### WRITTEN TASK
Omit all pictures. Quote the lines from the one with "From the picture, can" through the end of the listing below, exactly as they appear.
┄┄┄┄┄┄┄┄┄┄┄┄┄┄┄┄┄┄┄┄
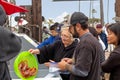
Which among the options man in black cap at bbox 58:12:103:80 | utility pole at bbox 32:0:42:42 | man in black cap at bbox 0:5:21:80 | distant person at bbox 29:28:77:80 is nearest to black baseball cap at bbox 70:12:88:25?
man in black cap at bbox 58:12:103:80

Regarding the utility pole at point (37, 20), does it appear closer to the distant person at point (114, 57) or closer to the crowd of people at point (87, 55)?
the crowd of people at point (87, 55)

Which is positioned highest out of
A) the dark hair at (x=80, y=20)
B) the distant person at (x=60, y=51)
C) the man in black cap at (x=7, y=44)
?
the dark hair at (x=80, y=20)

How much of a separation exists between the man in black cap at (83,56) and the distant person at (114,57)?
0.63 feet

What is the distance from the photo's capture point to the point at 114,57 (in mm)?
5105

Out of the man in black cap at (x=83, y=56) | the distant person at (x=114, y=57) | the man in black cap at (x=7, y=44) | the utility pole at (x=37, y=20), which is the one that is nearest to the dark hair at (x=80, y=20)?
the man in black cap at (x=83, y=56)

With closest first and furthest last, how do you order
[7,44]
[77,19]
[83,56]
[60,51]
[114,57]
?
[7,44]
[114,57]
[83,56]
[77,19]
[60,51]

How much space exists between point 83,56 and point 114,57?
1.21ft

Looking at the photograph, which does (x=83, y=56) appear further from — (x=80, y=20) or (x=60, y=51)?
(x=60, y=51)

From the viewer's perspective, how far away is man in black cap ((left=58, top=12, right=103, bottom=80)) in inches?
206

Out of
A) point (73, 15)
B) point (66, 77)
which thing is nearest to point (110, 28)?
point (73, 15)

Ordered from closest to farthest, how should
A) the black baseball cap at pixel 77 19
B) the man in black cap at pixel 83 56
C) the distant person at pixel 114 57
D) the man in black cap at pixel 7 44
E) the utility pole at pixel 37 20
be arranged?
the man in black cap at pixel 7 44
the distant person at pixel 114 57
the man in black cap at pixel 83 56
the black baseball cap at pixel 77 19
the utility pole at pixel 37 20

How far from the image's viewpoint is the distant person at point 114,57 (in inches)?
202

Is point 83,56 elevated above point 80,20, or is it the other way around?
point 80,20

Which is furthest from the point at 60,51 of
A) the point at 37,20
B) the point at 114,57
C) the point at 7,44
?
the point at 37,20
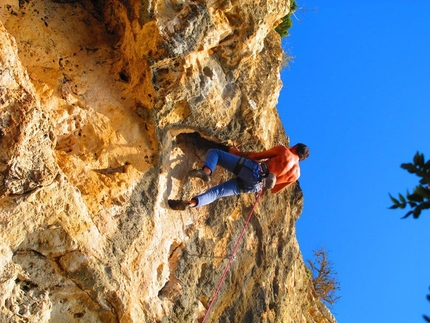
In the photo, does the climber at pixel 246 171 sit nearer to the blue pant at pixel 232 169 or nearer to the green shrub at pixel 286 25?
the blue pant at pixel 232 169

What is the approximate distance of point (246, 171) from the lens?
6953 mm

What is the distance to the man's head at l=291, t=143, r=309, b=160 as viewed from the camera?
25.0 feet

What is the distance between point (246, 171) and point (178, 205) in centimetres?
113

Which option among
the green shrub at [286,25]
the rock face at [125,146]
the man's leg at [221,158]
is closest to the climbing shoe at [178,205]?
the rock face at [125,146]

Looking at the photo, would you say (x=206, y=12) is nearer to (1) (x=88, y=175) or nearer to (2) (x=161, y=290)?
(1) (x=88, y=175)

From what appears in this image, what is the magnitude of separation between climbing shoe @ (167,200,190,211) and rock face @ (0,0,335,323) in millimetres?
124

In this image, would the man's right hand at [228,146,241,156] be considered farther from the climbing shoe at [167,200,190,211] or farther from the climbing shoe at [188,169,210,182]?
the climbing shoe at [167,200,190,211]

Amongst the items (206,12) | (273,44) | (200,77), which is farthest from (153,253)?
(273,44)

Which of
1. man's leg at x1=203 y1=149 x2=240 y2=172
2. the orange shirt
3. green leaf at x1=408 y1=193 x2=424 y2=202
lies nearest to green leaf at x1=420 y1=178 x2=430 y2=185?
green leaf at x1=408 y1=193 x2=424 y2=202

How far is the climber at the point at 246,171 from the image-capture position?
21.7ft

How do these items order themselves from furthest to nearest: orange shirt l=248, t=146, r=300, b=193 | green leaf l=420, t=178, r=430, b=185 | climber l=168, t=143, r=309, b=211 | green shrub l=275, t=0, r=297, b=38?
green shrub l=275, t=0, r=297, b=38 → orange shirt l=248, t=146, r=300, b=193 → climber l=168, t=143, r=309, b=211 → green leaf l=420, t=178, r=430, b=185

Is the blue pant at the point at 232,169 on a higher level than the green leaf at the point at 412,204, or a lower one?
higher

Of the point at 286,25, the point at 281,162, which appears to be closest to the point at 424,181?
the point at 281,162

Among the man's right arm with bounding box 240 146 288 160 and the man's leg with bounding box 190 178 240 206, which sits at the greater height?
the man's right arm with bounding box 240 146 288 160
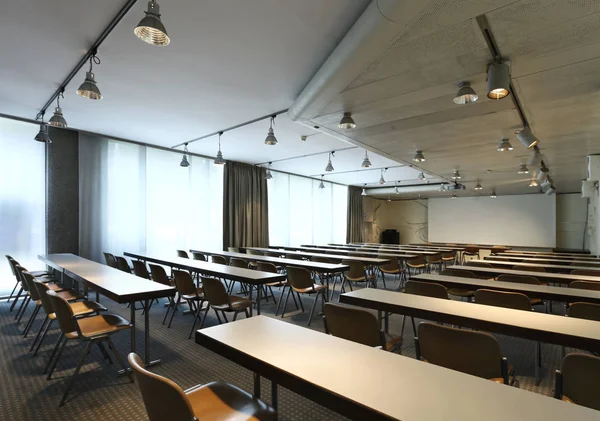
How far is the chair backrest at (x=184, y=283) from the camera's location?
3.91 meters

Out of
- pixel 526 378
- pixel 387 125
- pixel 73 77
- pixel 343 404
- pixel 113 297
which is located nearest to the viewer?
pixel 343 404

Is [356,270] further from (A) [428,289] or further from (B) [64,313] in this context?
(B) [64,313]

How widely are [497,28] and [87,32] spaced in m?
3.42

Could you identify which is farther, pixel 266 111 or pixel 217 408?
pixel 266 111

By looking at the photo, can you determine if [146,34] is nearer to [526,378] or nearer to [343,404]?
[343,404]

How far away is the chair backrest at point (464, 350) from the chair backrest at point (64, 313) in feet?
8.18

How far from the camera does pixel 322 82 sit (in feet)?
10.8

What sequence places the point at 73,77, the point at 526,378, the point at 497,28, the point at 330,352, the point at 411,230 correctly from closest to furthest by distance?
1. the point at 330,352
2. the point at 497,28
3. the point at 526,378
4. the point at 73,77
5. the point at 411,230

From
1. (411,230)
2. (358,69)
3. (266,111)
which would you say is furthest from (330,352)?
(411,230)

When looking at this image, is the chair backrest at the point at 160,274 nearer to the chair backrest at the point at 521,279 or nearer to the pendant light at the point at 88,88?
the pendant light at the point at 88,88

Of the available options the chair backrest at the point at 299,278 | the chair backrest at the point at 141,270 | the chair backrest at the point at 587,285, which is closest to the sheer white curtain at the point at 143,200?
the chair backrest at the point at 141,270

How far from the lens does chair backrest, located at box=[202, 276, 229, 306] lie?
346cm

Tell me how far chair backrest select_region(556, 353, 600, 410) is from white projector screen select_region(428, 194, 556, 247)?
1373 cm

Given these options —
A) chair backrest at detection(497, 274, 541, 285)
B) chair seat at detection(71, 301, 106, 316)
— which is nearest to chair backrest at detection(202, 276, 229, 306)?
chair seat at detection(71, 301, 106, 316)
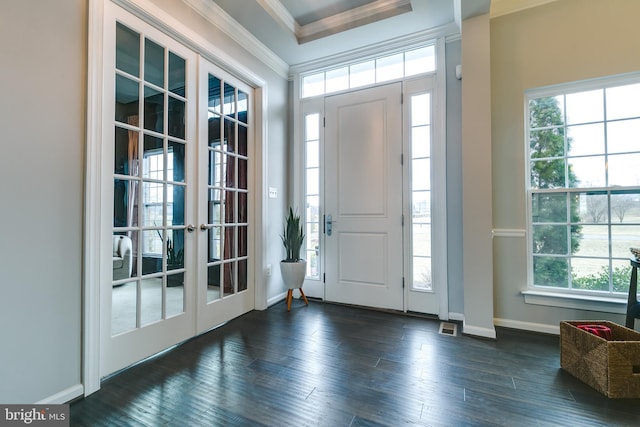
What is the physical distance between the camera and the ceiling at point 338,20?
249cm

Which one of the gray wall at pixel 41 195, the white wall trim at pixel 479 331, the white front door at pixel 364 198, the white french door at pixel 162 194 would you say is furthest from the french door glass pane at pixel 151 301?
the white wall trim at pixel 479 331

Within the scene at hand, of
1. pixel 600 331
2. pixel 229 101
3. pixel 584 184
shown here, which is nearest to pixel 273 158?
pixel 229 101

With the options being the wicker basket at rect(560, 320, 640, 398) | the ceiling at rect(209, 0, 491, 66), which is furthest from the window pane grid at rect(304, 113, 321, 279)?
the wicker basket at rect(560, 320, 640, 398)

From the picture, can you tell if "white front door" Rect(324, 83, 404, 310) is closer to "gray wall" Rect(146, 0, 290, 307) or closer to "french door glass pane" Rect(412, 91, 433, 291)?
"french door glass pane" Rect(412, 91, 433, 291)

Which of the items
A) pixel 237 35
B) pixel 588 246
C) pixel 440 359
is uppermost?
pixel 237 35

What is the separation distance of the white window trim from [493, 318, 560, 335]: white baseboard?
181mm

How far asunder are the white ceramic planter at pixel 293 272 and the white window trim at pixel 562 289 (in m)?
1.88

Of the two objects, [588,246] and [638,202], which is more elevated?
[638,202]

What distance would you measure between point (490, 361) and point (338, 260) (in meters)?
1.68

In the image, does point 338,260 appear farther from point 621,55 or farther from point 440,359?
point 621,55

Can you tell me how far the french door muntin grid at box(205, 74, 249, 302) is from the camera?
2582 millimetres

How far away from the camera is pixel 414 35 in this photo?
2.87 meters

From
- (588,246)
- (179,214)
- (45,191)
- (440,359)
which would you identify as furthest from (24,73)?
(588,246)

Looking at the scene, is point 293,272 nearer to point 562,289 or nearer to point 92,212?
point 92,212
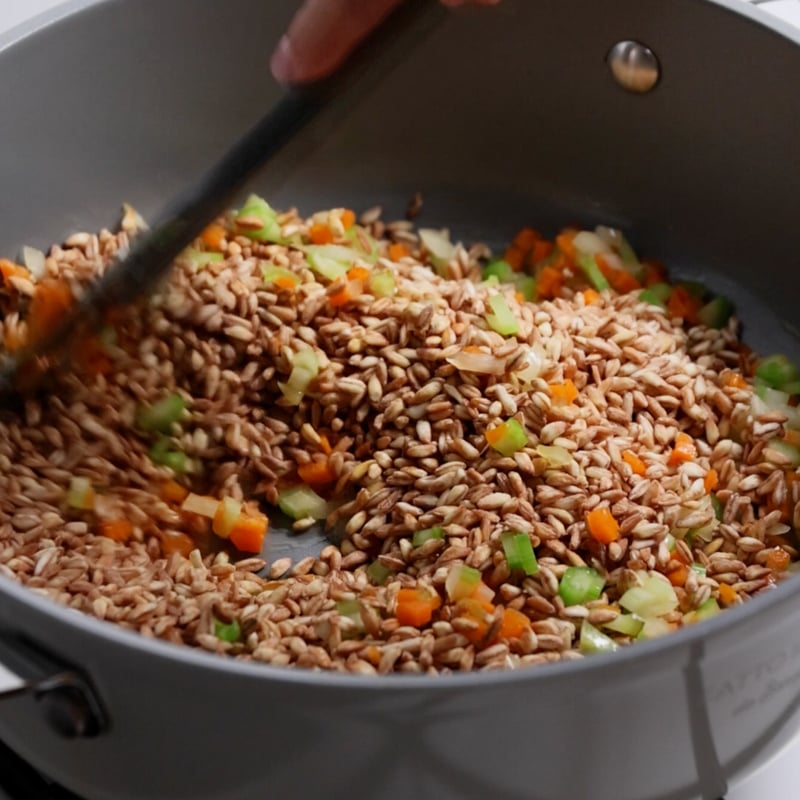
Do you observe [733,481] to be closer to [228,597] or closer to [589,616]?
[589,616]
┄┄┄┄┄┄┄┄┄┄┄┄┄┄┄┄┄┄┄┄
### SOLUTION FOR THIS PROBLEM
From the picture, can you tell if "white front door" Rect(324, 83, 404, 310) is closer to "gray wall" Rect(146, 0, 290, 307) or closer to "french door glass pane" Rect(412, 91, 433, 291)?
"french door glass pane" Rect(412, 91, 433, 291)

Which of the items
A) pixel 237 35
B) pixel 588 246
C) pixel 440 359
is uppermost?
pixel 237 35

What is the separation distance of the white window trim from [493, 318, 560, 335]: white baseboard?
181mm

How far asunder are the white ceramic planter at pixel 293 272 and the white window trim at pixel 562 289 (in m)?
1.88

Of the two objects, [588,246] and [638,202], which is more elevated?
[638,202]

What distance would you measure between point (490, 361) and point (338, 260) (in meters)?
1.68

In the image, does point 338,260 appear farther from point 621,55 or farther from point 440,359?
point 621,55

Can you tell me how far the french door muntin grid at box(205, 74, 249, 302) is from the camera?
2582 millimetres

How far away from the camera is pixel 414 35 in this photo?
2.87 meters

From
- (588,246)
- (179,214)
- (45,191)
- (440,359)
which would you identify as furthest from (24,73)?
(588,246)

Looking at the scene, is point 293,272 nearer to point 562,289 or nearer to point 92,212?
point 92,212
Do you observe [733,481] to be closer to [228,597] or closer to [589,616]?
[589,616]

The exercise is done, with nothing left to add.